№4, 2006/В творческой мастерской

Г. ОСТЕР: «Литература замедленного действия». Беседу вела Е. Калашникова

– Писатель, по-вашему, может сказать в интервью что-то важное?

– Может. Особенно это было важно в годы советской власти. Но, другое дело, тебя могут неправильно понять. У меня было много интересных интервью, одни интервью я брал, другие давал.

– По какую сторону диктофона интереснее?

– Зависит от собеседника, от того, с какой целью ты интервью даешь.

Вообще любая попытка что-то систематизировать, вывести законы для меня крайне неприемлема. В своем творчестве для детей, да и для взрослых, наверное, тоже, я как раз и пытаюсь объяснить, что когда дело касается личности, душевных переливов, никакие правила и законы неуместны. Поэтому меня раздражают такие науки, как психология. У меня есть цикл книг «Наука на всю жизнь», где я создаю такие псевдонауки, как науку о взрослых «папамамалогию», «конфетоедение», «вритературу» и другие. Это не то что пародия на учебники, это такие парадоксальные построения, которые, как и «Вредные советы», дают прививки от всяких методологий. На мой взгляд, неверных.

– Когда вы пишете, наверное, ориентируетесь на своих детей?

– Нет, на своих детей я никогда не ориентировался. Я начал писать детские книги в 1975 году, когда у меня не то что детей, но и желания их заводить не было. Всегда, когда я пишу, я ориентируюсь на того ребенка, которым был я сам, которым помню себя. Я пишу не для статической личности пятилетнего ребенка, а для существа, который из ребенка превращается во взрослого. Поэтому я хочу писать такие вещи, которые дети могут запомнить, а потом постепенно, когда они будут взрослеть, это будет в них проявляться. Как медленно возникающее изображение на пленке. Человек доживет до 40 лет и вдруг поймет: «Вот что имелось в виду. Оказывается, я с этим живу, только не понимал этого». Мне хочется делать литературу замедленного действия.

– В доме ваших родителей была большая библиотека?

– У меня мама была библиотекарь, поэтому я вырос среди книг. В те времена хорошие книги были большим дефицитом. В магазине нельзя было найти произведений Ильфа и Петрова, хотя они были разрешены. А половина того, что мы сегодня читаем, вообще было запрещено. Но, тем не менее, книг дома было достаточно, это было самое ценное. Между прочим, в те времена книги были не только духовной, но и материальной ценностью. Чтобы собрать библиотеку, маме в течение многих лет приходилось тратить на книги большую часть своей зарплаты. Конечно, дома невозможно было иметь столько книг, сколько в библиотеке, поэтому я сидел там где-нибудь на верхней полке и читал. Вырос я в городе Ялте, где летом море, а зимой дождик и довольно скучно, и поэтому все долгие зимы я читал-читал-читал.

Краткое задание A =
Перепишите строки записей от строки с «How far would» до конца записей включительно, сдвинув на 109 каждое число в ответах (расстояния и координаты). Формулировки в записях оставьте без изменений.

Данные для задания =
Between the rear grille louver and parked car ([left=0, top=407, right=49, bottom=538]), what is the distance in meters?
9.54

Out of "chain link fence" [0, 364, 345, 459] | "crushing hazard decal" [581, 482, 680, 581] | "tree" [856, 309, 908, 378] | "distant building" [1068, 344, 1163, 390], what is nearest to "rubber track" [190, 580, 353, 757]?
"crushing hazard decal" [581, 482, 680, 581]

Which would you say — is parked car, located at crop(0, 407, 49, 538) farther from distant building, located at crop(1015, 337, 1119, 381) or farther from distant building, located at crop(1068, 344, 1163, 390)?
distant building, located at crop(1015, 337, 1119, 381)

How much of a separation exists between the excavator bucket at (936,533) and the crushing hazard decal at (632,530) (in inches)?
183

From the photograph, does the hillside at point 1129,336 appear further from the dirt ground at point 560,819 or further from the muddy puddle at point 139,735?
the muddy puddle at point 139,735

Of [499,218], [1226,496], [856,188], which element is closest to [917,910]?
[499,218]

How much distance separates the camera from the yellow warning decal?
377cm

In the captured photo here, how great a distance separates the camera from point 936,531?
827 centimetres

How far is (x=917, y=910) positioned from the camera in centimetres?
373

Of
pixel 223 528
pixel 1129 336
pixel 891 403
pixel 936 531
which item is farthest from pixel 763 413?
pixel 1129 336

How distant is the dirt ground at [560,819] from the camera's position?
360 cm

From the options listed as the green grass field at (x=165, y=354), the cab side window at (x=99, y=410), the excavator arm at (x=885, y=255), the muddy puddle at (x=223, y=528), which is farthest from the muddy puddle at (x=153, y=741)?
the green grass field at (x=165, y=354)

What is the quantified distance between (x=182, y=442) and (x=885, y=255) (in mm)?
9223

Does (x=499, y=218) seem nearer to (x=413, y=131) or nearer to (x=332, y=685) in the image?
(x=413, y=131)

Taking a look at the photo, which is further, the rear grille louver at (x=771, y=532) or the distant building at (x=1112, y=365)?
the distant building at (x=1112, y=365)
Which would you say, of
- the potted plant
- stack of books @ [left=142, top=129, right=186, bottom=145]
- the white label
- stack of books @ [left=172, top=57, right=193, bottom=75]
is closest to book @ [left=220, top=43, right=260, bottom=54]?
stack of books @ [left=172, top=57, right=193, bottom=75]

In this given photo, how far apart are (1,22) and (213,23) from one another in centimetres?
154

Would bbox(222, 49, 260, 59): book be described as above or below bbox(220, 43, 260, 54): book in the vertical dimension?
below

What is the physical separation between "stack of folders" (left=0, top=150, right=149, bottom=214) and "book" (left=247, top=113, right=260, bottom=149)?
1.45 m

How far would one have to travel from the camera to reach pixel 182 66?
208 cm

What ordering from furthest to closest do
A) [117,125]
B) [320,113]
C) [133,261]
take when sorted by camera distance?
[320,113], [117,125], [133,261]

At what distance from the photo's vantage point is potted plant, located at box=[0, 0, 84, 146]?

Краткое задание B =
В каком году, согласно фрагменту, Г. Остер начал писать детские книги?

Полный ответ A =
How far would one have to travel from the camera to reach pixel 182 66?
317 cm

What ordering from furthest to closest do
A) [117,125]
B) [320,113]
C) [133,261]
take when sorted by camera distance?
[429,222], [226,234], [242,370]

At what distance from the photo's vantage point is potted plant, located at box=[0, 0, 84, 146]?

Полный ответ B =
В 1975 году.